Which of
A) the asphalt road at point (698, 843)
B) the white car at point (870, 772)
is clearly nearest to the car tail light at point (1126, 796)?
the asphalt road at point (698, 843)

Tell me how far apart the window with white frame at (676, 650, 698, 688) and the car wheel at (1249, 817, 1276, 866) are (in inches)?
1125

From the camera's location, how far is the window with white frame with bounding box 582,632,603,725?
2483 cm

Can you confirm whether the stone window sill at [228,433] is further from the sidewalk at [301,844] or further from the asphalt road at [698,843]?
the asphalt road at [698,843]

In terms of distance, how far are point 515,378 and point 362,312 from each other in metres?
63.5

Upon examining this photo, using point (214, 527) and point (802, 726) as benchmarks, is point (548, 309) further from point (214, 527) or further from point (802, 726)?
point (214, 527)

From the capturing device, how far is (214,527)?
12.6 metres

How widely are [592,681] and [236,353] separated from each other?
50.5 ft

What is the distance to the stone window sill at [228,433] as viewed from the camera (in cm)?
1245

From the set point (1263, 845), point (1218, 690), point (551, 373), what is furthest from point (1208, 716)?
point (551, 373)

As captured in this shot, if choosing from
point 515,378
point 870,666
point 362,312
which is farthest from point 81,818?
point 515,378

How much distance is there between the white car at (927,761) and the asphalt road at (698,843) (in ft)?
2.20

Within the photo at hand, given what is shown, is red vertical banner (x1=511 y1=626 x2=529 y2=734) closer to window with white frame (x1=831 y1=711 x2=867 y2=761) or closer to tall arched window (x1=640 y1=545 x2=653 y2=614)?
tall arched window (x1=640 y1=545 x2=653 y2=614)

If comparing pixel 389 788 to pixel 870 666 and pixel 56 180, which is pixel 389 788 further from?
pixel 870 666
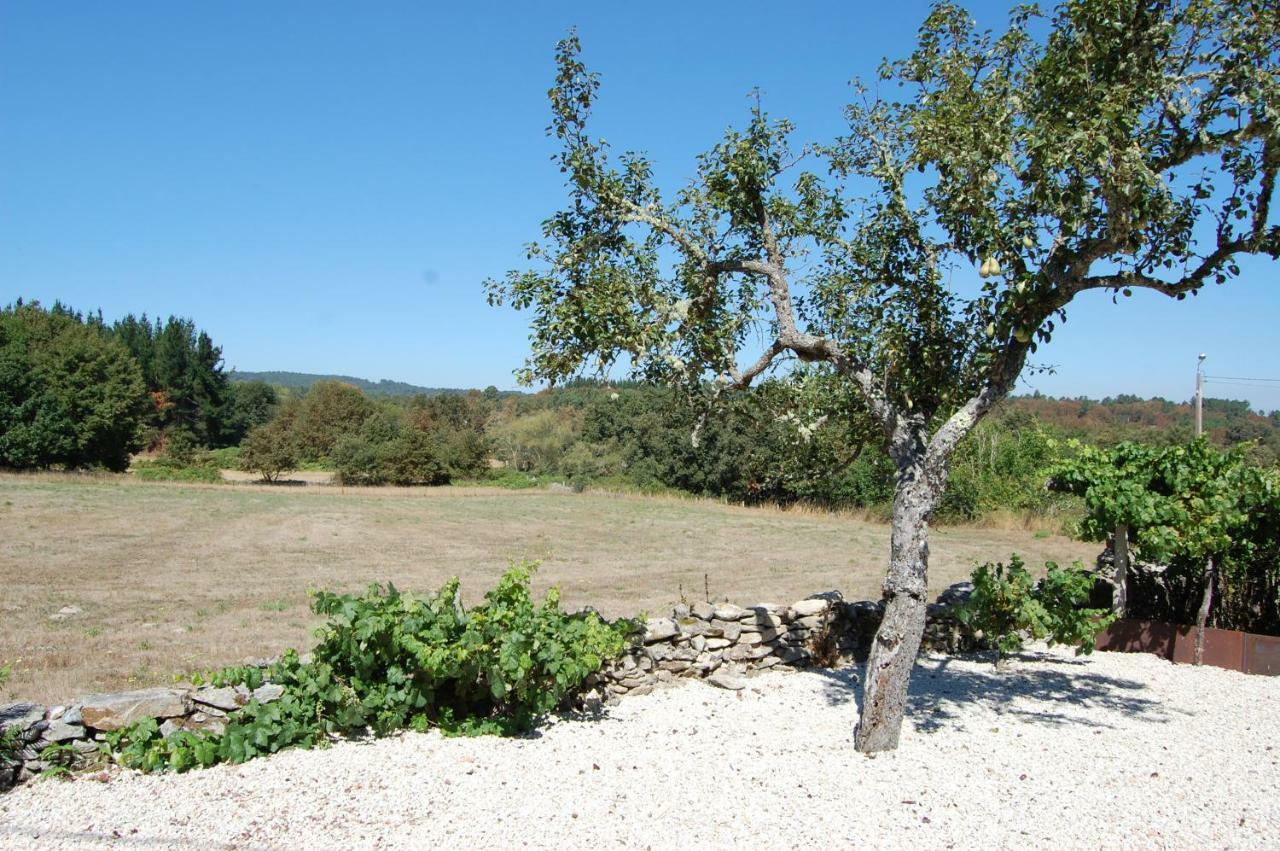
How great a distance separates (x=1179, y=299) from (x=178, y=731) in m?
7.02

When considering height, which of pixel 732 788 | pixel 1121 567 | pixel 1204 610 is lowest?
pixel 732 788

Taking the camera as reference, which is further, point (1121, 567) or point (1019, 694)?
point (1121, 567)

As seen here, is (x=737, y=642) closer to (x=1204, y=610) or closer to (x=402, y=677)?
(x=402, y=677)

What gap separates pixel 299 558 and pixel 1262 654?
17442 mm

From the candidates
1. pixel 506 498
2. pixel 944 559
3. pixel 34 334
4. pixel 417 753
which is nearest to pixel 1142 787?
pixel 417 753

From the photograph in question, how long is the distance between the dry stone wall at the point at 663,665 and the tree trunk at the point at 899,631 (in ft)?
5.93

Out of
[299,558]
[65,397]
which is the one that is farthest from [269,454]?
[299,558]

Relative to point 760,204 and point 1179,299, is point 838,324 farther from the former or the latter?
point 1179,299

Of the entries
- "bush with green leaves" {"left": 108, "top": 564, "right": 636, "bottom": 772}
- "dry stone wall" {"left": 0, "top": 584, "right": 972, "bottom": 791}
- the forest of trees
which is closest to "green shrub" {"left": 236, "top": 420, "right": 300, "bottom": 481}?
the forest of trees

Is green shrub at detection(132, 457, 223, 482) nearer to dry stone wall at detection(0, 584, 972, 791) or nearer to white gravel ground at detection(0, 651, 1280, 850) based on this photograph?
dry stone wall at detection(0, 584, 972, 791)

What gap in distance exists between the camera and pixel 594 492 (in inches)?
1588

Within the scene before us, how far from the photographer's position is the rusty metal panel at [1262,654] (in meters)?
7.95

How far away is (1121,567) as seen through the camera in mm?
8656

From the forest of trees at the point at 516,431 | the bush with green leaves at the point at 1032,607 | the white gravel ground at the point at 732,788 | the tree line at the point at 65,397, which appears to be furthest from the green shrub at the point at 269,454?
the bush with green leaves at the point at 1032,607
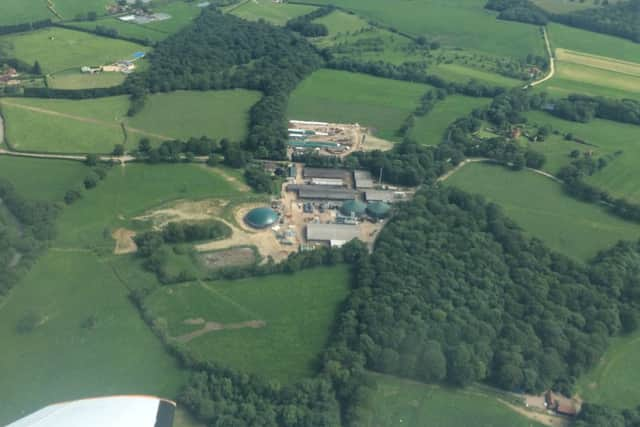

Goal of the exercise: Repeat the items word for word, starting with the first line and ending with the line containing "12.6 metres", including that line.

Written response:
Which of
A) the asphalt road at point (698, 843)
B) the white car at point (870, 772)
is clearly nearest to the car tail light at point (1126, 796)?
the asphalt road at point (698, 843)

Tell me how far apart the window with white frame at (676, 650, 698, 688) and the car wheel at (1249, 817, 1276, 866) are (in inches)?
1125

From the camera's location, how far is the window with white frame with bounding box 582,632,603,725?
2483 cm

Can you confirm whether the stone window sill at [228,433] is further from the sidewalk at [301,844] or further from the asphalt road at [698,843]?
the asphalt road at [698,843]

In terms of distance, how far are point 515,378 and point 362,312 from each other in metres?
63.5

Upon examining this photo, using point (214, 527) and point (802, 726) as benchmarks, is point (548, 309) further from point (214, 527) or further from point (802, 726)?
point (214, 527)

From the capturing device, how far is (214,527)?
12.6 metres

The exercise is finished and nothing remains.